Waymo’s Peña explained that on 11 December 2023 in Phoenix, one of its vehicles made contact with a backwards-facing pickup truck being improperly towed ahead of the Waymo vehicle, such that the pickup truck was persistently angled across a centre turn lane and a traffic lane.

Waymo said that following the contact, the tow truck and towed pickup truck did not pull over or stop travelling, and a few minutes later another Waymo vehicle made contact with the same pickup truck while it was being towed in the same manner.

Neither Waymo vehicle was transporting riders at the time, and there was no injuries. There was minor vehicle damage.

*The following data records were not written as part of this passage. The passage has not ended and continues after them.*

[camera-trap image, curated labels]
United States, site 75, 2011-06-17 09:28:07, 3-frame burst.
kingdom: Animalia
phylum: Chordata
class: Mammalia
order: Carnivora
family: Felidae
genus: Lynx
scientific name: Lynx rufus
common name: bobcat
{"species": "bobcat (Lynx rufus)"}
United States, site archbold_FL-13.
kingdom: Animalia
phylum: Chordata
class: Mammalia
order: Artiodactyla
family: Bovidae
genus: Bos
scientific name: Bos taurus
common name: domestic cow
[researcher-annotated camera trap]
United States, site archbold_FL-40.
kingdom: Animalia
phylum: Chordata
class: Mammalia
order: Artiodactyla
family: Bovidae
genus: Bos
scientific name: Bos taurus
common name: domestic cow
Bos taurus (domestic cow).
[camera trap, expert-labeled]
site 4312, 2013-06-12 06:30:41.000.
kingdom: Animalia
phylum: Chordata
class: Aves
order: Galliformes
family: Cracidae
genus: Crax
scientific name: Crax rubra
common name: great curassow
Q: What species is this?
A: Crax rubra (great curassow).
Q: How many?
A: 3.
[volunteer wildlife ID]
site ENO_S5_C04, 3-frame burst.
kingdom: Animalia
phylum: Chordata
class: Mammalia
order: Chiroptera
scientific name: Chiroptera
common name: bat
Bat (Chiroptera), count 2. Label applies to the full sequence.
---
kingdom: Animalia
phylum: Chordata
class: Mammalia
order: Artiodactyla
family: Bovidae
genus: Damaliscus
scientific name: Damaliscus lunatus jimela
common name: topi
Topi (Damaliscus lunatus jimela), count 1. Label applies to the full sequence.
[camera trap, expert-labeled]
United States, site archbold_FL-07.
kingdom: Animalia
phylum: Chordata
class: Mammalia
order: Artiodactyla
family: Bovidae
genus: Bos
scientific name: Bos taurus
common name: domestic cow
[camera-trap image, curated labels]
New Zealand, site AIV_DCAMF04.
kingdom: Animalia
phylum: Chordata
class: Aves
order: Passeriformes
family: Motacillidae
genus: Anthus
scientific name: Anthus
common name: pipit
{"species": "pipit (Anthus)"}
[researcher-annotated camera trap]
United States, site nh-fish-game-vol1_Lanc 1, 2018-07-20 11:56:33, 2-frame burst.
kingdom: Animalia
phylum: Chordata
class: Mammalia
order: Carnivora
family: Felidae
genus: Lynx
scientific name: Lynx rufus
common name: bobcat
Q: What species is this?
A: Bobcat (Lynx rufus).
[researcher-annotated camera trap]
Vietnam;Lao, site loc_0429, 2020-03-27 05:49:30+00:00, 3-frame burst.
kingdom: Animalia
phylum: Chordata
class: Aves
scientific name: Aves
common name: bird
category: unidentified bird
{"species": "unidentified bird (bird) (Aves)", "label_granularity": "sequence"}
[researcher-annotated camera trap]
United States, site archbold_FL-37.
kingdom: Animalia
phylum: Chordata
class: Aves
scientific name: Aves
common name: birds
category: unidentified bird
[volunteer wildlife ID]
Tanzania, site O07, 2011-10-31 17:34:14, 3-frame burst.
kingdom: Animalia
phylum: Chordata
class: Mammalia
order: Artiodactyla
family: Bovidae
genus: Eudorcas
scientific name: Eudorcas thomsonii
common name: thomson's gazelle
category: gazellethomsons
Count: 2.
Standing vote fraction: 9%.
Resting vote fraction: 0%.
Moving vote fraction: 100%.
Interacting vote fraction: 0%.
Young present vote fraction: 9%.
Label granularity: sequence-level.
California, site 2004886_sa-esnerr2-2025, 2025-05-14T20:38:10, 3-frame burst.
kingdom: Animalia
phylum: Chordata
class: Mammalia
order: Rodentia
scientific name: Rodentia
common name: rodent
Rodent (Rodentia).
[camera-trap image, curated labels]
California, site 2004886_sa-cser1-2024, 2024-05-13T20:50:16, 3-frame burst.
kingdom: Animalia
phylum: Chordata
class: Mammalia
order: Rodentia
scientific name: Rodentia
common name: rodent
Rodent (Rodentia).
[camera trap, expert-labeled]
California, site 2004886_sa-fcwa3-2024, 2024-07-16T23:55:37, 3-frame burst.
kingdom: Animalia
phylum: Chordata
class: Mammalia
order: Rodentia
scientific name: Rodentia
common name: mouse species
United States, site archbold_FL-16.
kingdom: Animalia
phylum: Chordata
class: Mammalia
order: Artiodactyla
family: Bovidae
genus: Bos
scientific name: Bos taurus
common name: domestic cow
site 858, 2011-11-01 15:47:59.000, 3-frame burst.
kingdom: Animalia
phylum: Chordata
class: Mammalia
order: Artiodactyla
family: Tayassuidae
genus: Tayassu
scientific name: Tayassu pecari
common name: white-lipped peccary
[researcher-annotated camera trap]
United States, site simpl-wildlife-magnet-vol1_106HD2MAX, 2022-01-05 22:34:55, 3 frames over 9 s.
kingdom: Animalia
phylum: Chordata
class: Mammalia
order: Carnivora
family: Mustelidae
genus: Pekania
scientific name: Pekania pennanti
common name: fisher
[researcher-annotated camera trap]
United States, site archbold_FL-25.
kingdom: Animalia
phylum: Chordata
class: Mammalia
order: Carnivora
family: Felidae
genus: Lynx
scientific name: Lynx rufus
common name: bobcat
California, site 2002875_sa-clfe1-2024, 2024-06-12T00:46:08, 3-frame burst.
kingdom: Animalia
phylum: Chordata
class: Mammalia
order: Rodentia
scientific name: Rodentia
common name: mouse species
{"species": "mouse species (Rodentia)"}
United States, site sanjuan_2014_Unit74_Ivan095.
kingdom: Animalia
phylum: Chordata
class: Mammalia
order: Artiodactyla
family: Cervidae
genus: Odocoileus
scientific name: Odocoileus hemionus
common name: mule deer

Waymo said that its team immediately sought to understand what happened.

“We determined that due to the persistent orientation mismatch of the towed pickup truck and tow truck combination, the Waymo AV incorrectly predicted the future motion of the towed vehicle,” wrote Peña. “After developing, rigorously testing, and validating a fix, on 20 December 2023 we began deploying a software update to our fleet to address this issue.”

Self-driving opposition

Waymo is facing an increasingly hostile operating and regulatory environment.

Media outlets reported that on Monday this week, California lawmakers and labour unions have rallied to call for laws to not allow autonomous trucks without human drivers, amid rising safety concerns after accidents.

Waymo’s rival, General Motors Cruise division, has been hit with job losses, executive departures, and major cuts to its budget, and is also facing a safety investigation after withdrawing most of its self-driving vehicles from public roads.

This came after 2 October 2023, when a pedestrian was struck by a third-party vehicle driven by a hit-and-run driver, who fled the scene.

The pedestrian was unfortunately flung into the path of the Cruise robotaxi, and the person was then dragged beneath the robotaxi for 20 feet (6 metres) as it pulled over to the side of the road.

Cruise Origin. Image credit: Cruise
The Origin self-driving shuttle designed by GM’s Cruise. Image credit: Cruise

The critically injured female pedestrian was pinned beneath its rear wheels and had to be extracted from under the robotaxi with the help of the “jaws of life” by the Fire Department, before being taken to San Francisco General Hospital with “multiple traumatic injuries.”